Twenty years after its inception, the European Emissions Trading System (ETS) has proven to be a tool for reducing CO₂ in Europe. But today, warns the Carbon Market Outlook 2025 of the Polytechnic University of Milan, it risks losing its original nature and turning into a disguised tax.
According to the study, carried out by the Energy & Strategy Group in collaboration with CO₂ Advisor, from 2005 to 2024, Italian emissions subject to the ETS decreased by 49%, going from 226 to 115 million tonnes of CO₂ equivalent. No other measure produced comparable results. The so-called “carbon intensity”, i.e. the tons of CO₂ per million euros of turnover, has fallen in all the main industrial sectors: -39% for cement, -37% for chemicals, -28% for paper and -21% for ceramics.

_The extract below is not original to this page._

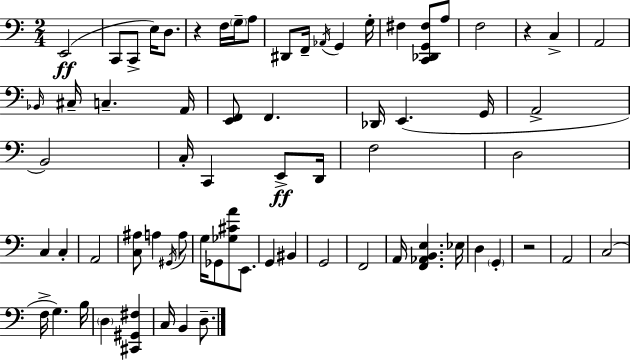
E2/h C2/e C2/e E3/s D3/e. R/q F3/s G3/s A3/e D#2/e F2/s Ab2/s G2/q G3/s F#3/q [C2,Db2,G2,F#3]/e A3/e F3/h R/q C3/q A2/h Bb2/s C#3/s C3/q. A2/s [E2,F2]/e F2/q. Db2/s E2/q. G2/s A2/h B2/h C3/s C2/q E2/e D2/s F3/h D3/h C3/q C3/q A2/h [C3,A#3]/e A3/q G#2/s A3/e G3/s Gb2/e [Gb3,C#4,A4]/e E2/e. G2/q BIS2/q G2/h F2/h A2/s [F2,Ab2,B2,E3]/q. Eb3/s D3/q G2/q R/h A2/h C3/h F3/s G3/q. B3/s D3/q [C#2,G#2,F#3]/q C3/s B2/q D3/e.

“The ETS system worked because it put the market – and not bureaucracy – at the center of decarbonisation,” explains Andrea Ronchi, CEO of CO₂ Advisor and co-author of the report. The idea behind the mechanism is simple: those who pollute pay, but they can also reduce their costs by investing in cleaner technologies or purchasing “shares” from those who pollute less.
Over the years, however, the ETS has changed. More and more allowances are auctioned by member states, who collect the proceeds: in 2024, revenues exceeded 38 billion euros. This evolution, the report underlines, risks transforming the system from “market-based” to “tax-and-trade”, a hybrid where fiscal logic prevails. “When revenues go to states and not to efficient technologies, the principle of economic reward that made the ETS a success is lost,” warns Ronchi.

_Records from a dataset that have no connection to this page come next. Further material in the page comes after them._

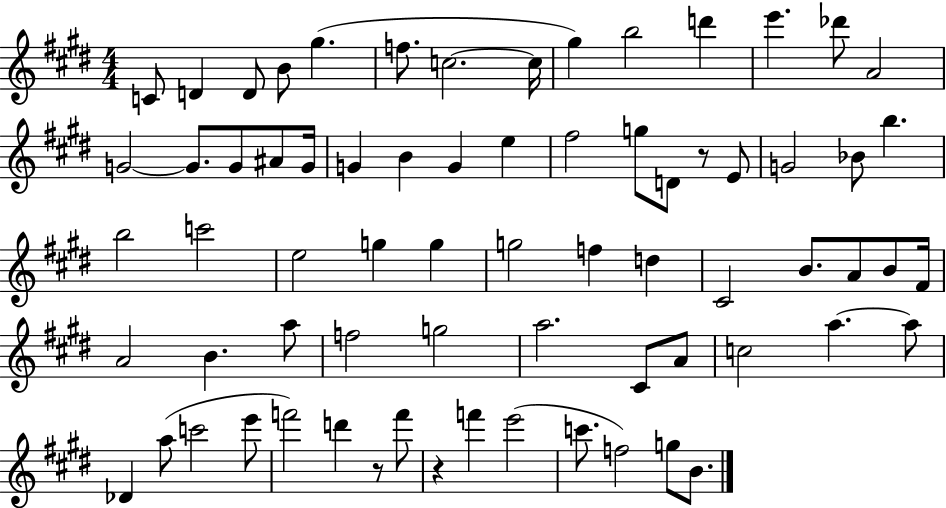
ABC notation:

X:1
T:Untitled
M:4/4
L:1/4
K:E
C/2 D D/2 B/2 ^g f/2 c2 c/4 ^g b2 d' e' _d'/2 A2 G2 G/2 G/2 ^A/2 G/4 G B G e ^f2 g/2 D/2 z/2 E/2 G2 _B/2 b b2 c'2 e2 g g g2 f d ^C2 B/2 A/2 B/2 ^F/4 A2 B a/2 f2 g2 a2 ^C/2 A/2 c2 a a/2 _D a/2 c'2 e'/2 f'2 d' z/2 f'/2 z f' e'2 c'/2 f2 g/2 B/2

The Polytechnic’s analysis also highlights another fact: Italy is investing around 110 billion euros a year in “command and control” measures – subsidies and incentives – which reduce just 11 million tonnes of CO₂, with a cost of over 10,000 euros per tonne. In the ETS system, however, average prices have never exceeded 100 euros.
The report then takes a look to the future. ETS 2 will come into force from 2027, which will extend the price of carbon to fuels for transport and home heating. A change that will directly impact citizens, making the system more similar to a carbon tax. At the same time, the CBAM, the new European “climate duty” on CO₂-intensive imports, will be fully operational. However, the researchers warn, the mechanism will not protect European exporting companies, which risk finding themselves at a disadvantage on global markets.
Among the prospects considered most promising is the possible reintroduction of CO₂ credits into the ETS system, excluded since 2013. These credits, generated by certified projects for the reduction or removal of emissions, could reduce the costs of the transition and guarantee true technological and geographical neutrality, in line with Article 6 of the Paris Agreement.
“The climate challenge is global – concludes Ronchi – and we must invest where the reduction of emissions is most effective, not where bureaucracy imposes it. Only in this way can the transition be truly sustainable”.
Today, over 26% of global emissions are covered by carbon pricing tools, compared to just 6% in 2019: an expansion that confirms how the price of CO₂ has become the most powerful lever for decarbonisation. However, an open question remains: will Europe be able to maintain the efficiency of its system without transforming it into a new climate tax?